§ YOUR TASKS:
a) Summarize the forum thread below in three sentences.
b) Please output the stretch of the forum thread from "Add to that, has" through "performance in FAH.".

§ EXCERPT:

Larrabee and Intel's acquisition of Neoptica

Arun · Dec 1, 2007

Uhm, I think you're both thinking of two different advantages of caches: saving memory bandwidth and hiding memory latency. SoEMT will reduce the importance of caches for hiding memory latency, but may actually increase their importance in terms of saving bandwidth, as trashing may go up. The same principles also apply to GPUs.

nAo · Dec 1, 2007

ShaidarHaran said:
Assuming SoEMT, it's just as hoho said. In the case of a cache miss, a core can simply switch to another thread until the data for the previous thread is retrieved.

The other thread will at best re-use the same data the first thread was using. This means that it can potentially evict data from the cache that the first thread is going to need in the near future, at least in a worst case scenario.
In the general case 2 threads working on different data sets will require a larger cache, not a smaller one.

A side-effect of this is that smaller caches could theoretically be used.

Again, how can a second thread increase the efficiency of your cache so that yout might endup using a smaller one?

Arun · Dec 1, 2007

I guess the question is how often you're bandwith limited vs how often you're idling because of bandwidth latency. For the quad-core Nehalem though, you're looking at a 192-bit DDR3 IMC... So I don't think latency is too much of a concern for once!

nAo · Dec 1, 2007

Arun said:
Uhm, I think you're both thinking of two different advantages of caches: saving memory bandwidth and hiding memory latency. SoEMT will reduce the importance of caches for hiding memory latency, but may actually increase their importance in terms of saving bandwidth, as trashing may go up. The same principles also apply to GPUs.

I see your point but SoEMT is mostly a cheap way to put at some use idle units while paying a fairly small cost for it, it's not an opportunity to constantly trash your caches hoping that the your improved ability to hide memory accesses latency will save your arse, not in the general case for sure.
Unless you never re-use your data, but then you don't need a cache in the first place.

Silent_Buddha · Dec 1, 2007

Add to that, has even a 4 core Penryn come even remotely close the amount of math it can do in comparison to years old R580?

If Folding at Home is any indication of relative realworld workload and potential Physics performance then it'll still be years (Larrabee perhaps?) until Intel matches R580 much less anything newer.

Then again I'm not an expert in this area so I could be attributing far too much importance to GPU performance in FAH.

And the amount of physics used in Crysis is indeed magnitudes higher than those used in Farcry. It's not just a simple evolutionary rise in useage. The complexity of the calculations might have only gone up slightly but the sheer number of calculations going on in any given scene absolutely dwarfs those used in Farcry.

It can, of course, be argued that games don't need that level of physic nor that number of calculations per scene. But I would argue it goes a long ways towards immersion and the all important WOW factor. I'll be a sad buddha if the trend reverts to doing less because it isn't "needed."

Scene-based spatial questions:
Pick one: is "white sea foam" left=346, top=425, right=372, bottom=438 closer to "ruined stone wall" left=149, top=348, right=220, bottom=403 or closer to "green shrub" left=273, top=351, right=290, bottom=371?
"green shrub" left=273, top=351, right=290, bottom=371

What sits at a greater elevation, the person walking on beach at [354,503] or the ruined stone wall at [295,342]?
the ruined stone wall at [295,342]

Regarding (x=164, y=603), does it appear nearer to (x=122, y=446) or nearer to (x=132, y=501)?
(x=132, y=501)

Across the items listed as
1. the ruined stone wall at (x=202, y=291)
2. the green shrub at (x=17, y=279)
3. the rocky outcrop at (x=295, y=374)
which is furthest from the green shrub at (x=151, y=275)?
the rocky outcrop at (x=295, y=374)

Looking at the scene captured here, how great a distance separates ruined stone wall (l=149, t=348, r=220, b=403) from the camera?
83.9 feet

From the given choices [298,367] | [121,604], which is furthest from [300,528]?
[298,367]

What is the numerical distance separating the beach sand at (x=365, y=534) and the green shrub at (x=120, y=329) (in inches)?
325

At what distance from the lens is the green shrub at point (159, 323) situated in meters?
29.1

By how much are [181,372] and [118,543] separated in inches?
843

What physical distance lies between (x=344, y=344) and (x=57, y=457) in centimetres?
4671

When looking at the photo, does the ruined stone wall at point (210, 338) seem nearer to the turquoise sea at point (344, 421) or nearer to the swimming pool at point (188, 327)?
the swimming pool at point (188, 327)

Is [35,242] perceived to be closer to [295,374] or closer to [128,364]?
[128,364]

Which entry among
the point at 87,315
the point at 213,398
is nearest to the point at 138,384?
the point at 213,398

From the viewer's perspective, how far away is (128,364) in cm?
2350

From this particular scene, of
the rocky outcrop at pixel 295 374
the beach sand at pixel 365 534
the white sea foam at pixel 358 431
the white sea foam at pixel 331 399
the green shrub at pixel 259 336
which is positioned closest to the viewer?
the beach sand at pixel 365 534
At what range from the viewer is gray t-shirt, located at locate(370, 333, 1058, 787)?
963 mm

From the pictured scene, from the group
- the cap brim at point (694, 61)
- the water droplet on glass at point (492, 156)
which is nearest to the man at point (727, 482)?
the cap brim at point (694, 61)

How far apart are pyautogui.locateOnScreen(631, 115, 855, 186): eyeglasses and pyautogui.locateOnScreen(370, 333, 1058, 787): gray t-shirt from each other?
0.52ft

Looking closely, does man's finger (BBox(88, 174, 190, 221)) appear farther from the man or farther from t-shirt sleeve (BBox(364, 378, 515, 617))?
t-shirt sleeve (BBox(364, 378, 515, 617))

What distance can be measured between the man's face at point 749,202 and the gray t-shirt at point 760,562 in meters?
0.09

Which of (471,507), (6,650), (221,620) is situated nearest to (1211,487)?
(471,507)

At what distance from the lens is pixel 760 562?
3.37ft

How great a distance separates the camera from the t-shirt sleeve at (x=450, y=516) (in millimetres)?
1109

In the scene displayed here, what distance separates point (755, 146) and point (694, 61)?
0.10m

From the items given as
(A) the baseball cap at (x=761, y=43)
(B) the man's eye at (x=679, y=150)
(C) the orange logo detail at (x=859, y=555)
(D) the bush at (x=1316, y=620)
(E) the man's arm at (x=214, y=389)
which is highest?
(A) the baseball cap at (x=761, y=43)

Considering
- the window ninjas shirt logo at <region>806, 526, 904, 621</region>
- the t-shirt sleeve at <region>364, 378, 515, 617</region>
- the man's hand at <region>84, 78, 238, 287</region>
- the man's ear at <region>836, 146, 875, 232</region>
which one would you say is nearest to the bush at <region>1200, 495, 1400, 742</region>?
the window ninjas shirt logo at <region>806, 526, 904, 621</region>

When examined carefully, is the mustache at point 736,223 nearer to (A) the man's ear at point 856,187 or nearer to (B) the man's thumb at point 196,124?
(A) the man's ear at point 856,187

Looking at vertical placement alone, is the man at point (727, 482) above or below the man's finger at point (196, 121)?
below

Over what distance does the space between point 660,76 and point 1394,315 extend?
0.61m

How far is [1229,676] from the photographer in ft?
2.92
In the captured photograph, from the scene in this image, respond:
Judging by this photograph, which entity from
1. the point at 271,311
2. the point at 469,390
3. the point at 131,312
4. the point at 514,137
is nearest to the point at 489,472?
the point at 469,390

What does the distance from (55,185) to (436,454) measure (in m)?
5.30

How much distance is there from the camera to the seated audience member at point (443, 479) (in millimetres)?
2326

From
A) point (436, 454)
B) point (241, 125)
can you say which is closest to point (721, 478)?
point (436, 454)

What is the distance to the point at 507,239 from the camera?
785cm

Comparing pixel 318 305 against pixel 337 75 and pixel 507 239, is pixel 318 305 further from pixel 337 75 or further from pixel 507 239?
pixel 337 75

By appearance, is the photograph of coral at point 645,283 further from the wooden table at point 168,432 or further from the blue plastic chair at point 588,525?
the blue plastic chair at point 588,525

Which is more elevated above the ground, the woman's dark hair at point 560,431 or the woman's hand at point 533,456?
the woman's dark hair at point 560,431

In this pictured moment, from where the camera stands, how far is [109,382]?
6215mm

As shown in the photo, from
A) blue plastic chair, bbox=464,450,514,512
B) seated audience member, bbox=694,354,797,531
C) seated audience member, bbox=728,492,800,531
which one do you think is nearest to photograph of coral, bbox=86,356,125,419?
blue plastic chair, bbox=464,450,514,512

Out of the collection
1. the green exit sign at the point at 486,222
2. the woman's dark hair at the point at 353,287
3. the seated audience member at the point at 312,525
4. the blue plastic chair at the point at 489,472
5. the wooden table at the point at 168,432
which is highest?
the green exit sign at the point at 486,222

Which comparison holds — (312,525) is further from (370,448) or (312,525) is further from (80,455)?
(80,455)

§ EXPECTED OUTPUTS:
a) Arun separates two advantages of caches, saving memory bandwidth and hiding memory latency, and argues that SoEMT lessens their role in hiding latency but may raise their importance for saving bandwidth as trashing goes up. nAo counters that a second thread can evict data the first thread will soon need, so two threads working on different data sets generally require a larger cache, not a smaller one. Silent_Buddha asks whether even a 4-core Penryn comes close to the math throughput of the R580 and adds that Crysis performs far more physics calculations per scene than Farcry.

b)
Add to that, has even a 4 core Penryn come even remotely close the amount of math it can do in comparison to years old R580?

If Folding at Home is any indication of relative realworld workload and potential Physics performance then it'll still be years (Larrabee perhaps?) until Intel matches R580 much less anything newer.

Then again I'm not an expert in this area so I could be attributing far too much importance to GPU performance in FAH.